Wu Tsang gives us a loving look at the Silver Platter, a seedy East L.A. dive that became over the years a haven for Latino drag personalities, but the title of his documentary betrays his own agenda. "Wildness" was the name of a Tuesday night party that Tsang and some other multi-cult hipsters threw at the Silver Platter that became trendy among L.A. fashionable self-styled avant-garde. (And yes, the party looks as obnoxious -- at least to me -- as that description.)
Way too much of "Wildness" is devoted to the endless kind of navel-gazing to which urban hipsters, from New York’s Williamsburg to San Francisco’s North Beach are all too addicted. Hey, guys, it was just a bar party, not a "movement," as one of the organizers pretentiously terms it.

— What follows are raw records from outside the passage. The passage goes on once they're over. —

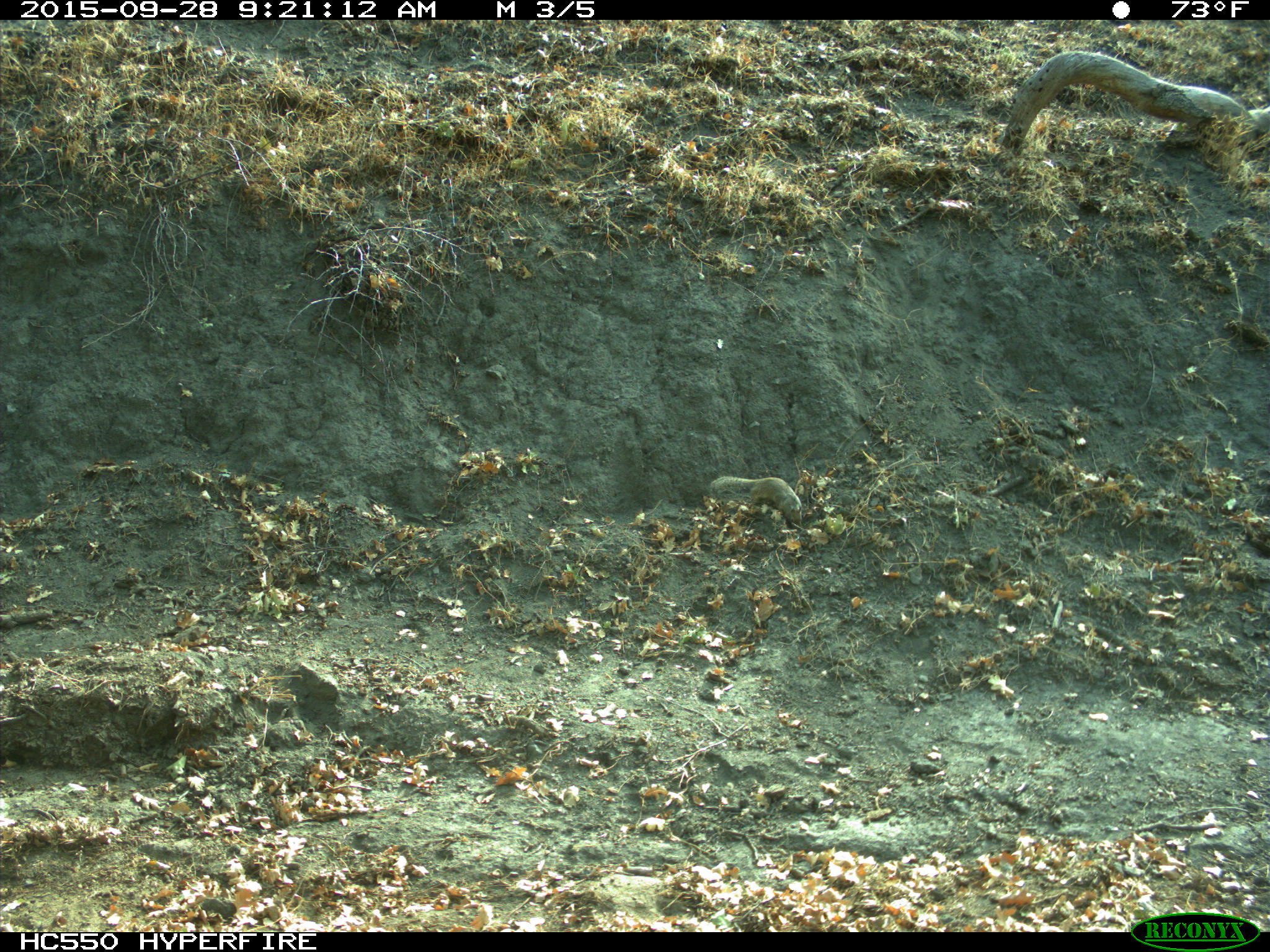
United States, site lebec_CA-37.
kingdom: Animalia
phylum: Chordata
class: Mammalia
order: Rodentia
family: Sciuridae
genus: Otospermophilus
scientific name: Otospermophilus beecheyi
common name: california ground squirrel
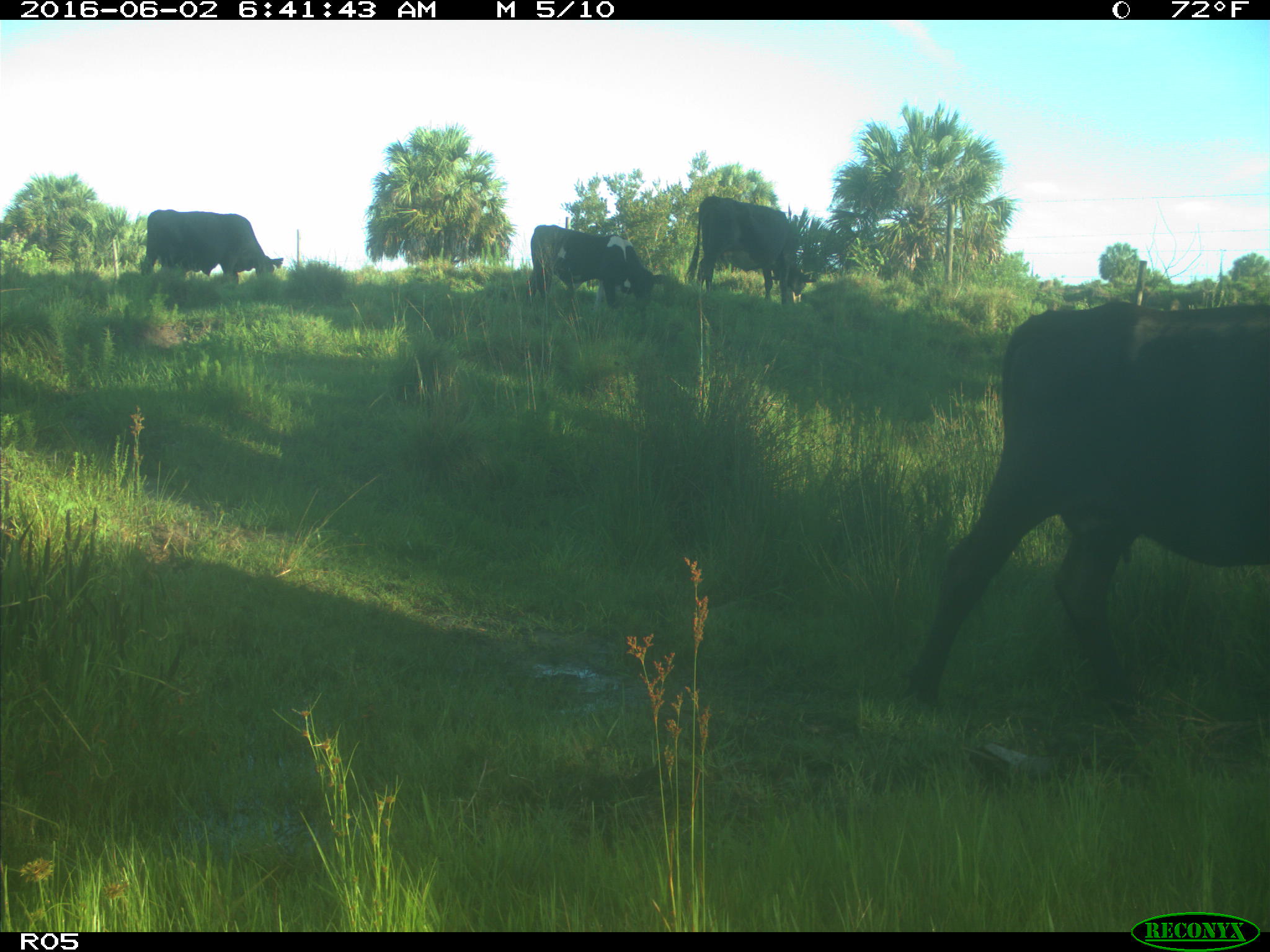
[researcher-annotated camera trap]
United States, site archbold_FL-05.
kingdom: Animalia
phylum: Chordata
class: Mammalia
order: Artiodactyla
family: Bovidae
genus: Bos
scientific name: Bos taurus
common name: domestic cow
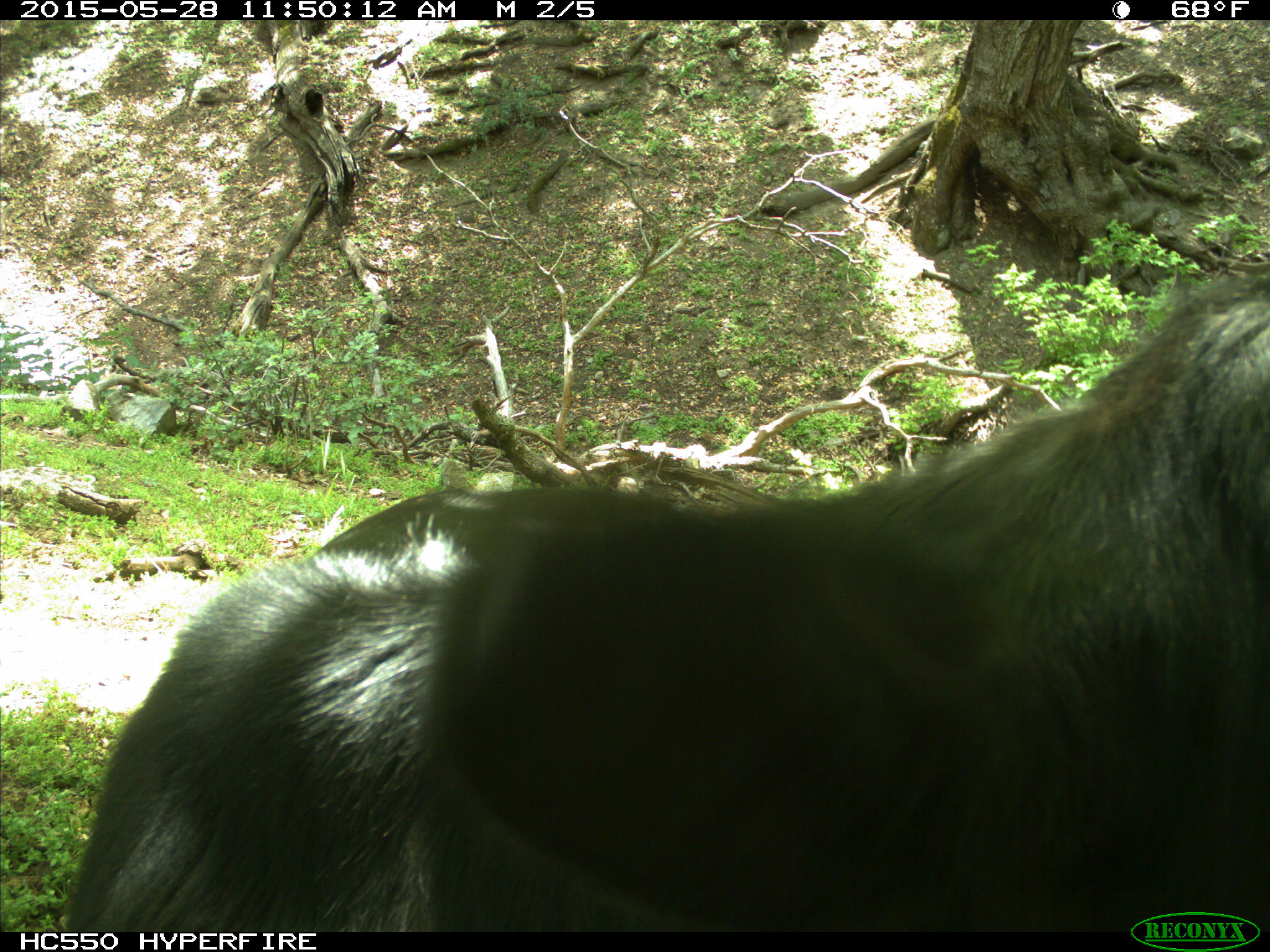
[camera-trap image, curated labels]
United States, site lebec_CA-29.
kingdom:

The inevitable clash between the mostly non-Latino hipsters of Wildness and the drag queens -- most of them poor, undocumented, non-fluent in English and uneducated -- provides much of the dramatic tension in "Wildness." But behind this fairly unremarkable conflict -- unremarkable and inevitable in a gentrifying neighborhood like MacArthur Park -- are the "girls" and the bar’s owning family, and they give some wonderful anecdotes.
The Silver Platter’s very ordinariness -- nearly every big city with a substantial Latino population has such a bar -- gives it a kind of charm. Tsang’s use of a female Spanish-speaking narrator at the bar itself actually works much better than it has any right to, mostly because this allows him a shortcut to relating the basic history of the place without the normal verbosity of talking heads.
Where Tsang stumbles is in giving too much weight to his own party and to inconsequential "controversies," like a review of the bar in the local alt-weekly paper L.A. Weekly’s "Best of" issue, which seems to be no better or worse than the usual filler in such newspapers. Where he succeeds is in covering how the Silver Platter and its patrons react to political issues, such as the murder of a local transperson.
What really distinguishes Tsang’s work, however, is his outstanding cinematography and editing. "Wildness" is a valuable slice-of-life of L.A.’s hardscrabble working-class drag personalities. If it drags in parts, it’s still well worth a look.